Friday, May 22, 2009
The Catholic Church's torture chambers
I was traveling between Colorado Springs and West Hollywood yesterday so did not have a chance to blog about a front page story in Thursday's New York Times that is well worth taking note of. Sarah Lyall writes about a 2,000 page report by an Irish state-appointed commission, released in Dublin on Wednesday, that details 60 years of abuse of children by nuns, priests and others who worked in the Church's schools for poor and unwanted children. It is worth reading all of her story, but one quote out of the report about the treatment meted out to the children was particularly striking:
“Punching, flogging, assault and bodily attacks, hitting with the hand, kicking, ear pulling, hair pulling, head shaving, beating on the soles of the feet, burning, scalding, stabbing, severe beatings with or without clothes, being made to kneel and stand in fixed positions for lengthy periods, made to sleep outside overnight, being forced into cold or excessively hot baths and showers, hosed down with cold water before being beaten, beaten while hanging from hooks on the wall, being set upon by dogs, being restrained in order to be beaten, physical assaults by more than one person, and having objects thrown at them.”
Does this sound a little familiar? Just think about the activities that Dick Cheney thinks are perfectly legal and you will see what I mean (by the way, since Cheney has confessed numerous times to supporting war crimes, is there any reason he should not be transferred to The Hague post haste?)
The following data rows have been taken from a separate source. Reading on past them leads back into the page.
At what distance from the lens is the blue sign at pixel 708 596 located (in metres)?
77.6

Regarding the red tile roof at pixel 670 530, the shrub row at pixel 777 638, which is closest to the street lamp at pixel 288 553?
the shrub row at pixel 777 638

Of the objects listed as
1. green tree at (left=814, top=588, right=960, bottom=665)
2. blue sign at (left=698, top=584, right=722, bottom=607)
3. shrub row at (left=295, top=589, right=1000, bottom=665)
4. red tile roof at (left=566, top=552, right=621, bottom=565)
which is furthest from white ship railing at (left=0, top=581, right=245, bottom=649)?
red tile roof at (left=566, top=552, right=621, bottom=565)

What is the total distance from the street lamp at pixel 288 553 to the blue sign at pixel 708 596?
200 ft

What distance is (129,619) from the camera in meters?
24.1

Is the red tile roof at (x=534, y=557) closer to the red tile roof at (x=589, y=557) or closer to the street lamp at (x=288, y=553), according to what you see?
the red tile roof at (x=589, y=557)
But back to the Catholic Church. I have written before that the Catholic clergy, by all indications, has in the past seemed little more than a glorified pedaphile ring. And while we have all heard anecdotal stories about the cruelty dished out by nuns and priests in Catholic schools, reports like this seem to provide evidence that the brutality was at times very systematic. It is almost as if the Catholic Church has taken everything that Jesus reportedly preached (according to the New Testament, anyway) and did the exact opposite. Catholics today have only two morally defensible choices: Work actively and tirelessly to reform the Church, beginning with the Vatican, or chuck the entire enterprise.
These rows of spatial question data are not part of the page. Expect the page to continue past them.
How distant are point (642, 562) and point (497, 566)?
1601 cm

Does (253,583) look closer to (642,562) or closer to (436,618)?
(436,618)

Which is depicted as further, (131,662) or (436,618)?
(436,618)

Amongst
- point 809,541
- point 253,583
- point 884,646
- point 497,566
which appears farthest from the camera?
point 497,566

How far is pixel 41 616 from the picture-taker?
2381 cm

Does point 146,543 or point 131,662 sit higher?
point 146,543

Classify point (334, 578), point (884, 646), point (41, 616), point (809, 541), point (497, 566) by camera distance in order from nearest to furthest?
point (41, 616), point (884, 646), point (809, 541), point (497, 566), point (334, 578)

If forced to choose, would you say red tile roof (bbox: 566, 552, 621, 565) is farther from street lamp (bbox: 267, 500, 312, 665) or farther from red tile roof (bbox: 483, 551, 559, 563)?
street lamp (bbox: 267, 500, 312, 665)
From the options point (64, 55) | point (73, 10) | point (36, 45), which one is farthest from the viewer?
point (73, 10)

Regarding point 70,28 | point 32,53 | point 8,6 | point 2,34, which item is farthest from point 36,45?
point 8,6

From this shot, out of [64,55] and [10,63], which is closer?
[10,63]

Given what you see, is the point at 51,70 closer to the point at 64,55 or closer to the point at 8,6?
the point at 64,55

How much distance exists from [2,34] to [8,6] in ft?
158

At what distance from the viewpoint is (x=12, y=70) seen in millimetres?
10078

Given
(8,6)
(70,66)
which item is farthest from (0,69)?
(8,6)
A hard job, to be sure. For one thing, it means abolishing the office of Pope, a man who wears ridiculously funny hats and robes and claims to be God's word on earth (a claim that should make any sensible person laugh out loud.) Next, allow priests to marry (including marrying other men) so they won't take out their sexual frustrations on children, something which is no doubt still going on and which the highest levels of the Church have condoned and covered up.
If there is a Jesus, one wonders why he allows such barbarity to be carried out in his name.
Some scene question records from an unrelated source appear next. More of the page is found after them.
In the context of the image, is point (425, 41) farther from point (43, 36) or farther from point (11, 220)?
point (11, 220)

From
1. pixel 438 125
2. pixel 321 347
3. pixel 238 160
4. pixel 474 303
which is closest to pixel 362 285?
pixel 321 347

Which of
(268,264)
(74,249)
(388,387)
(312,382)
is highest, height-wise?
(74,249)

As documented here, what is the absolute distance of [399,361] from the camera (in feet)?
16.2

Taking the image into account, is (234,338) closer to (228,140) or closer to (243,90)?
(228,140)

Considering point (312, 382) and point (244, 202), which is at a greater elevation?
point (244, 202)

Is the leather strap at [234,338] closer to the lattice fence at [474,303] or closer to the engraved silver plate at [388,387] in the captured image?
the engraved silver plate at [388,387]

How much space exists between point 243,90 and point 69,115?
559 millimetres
Update: Writer John Banville comments on this story in Saturday's Times, saying that everyone in Ireland knew but looked the other way:
Amid all the reaction to these terrible revelations, I have heard no one address the question of what it means, in this context, to know. Human beings — human beings everywhere, not just in Ireland — have a remarkable ability to entertain simultaneously any number of contradictory propositions. Perfectly decent people can know a thing and at the same time not know it. Think of Turkey and the Armenians at the beginning of the 20th century, think of Germany and the Jews in the 1940s, think of Bosnia and Rwanda in our own time.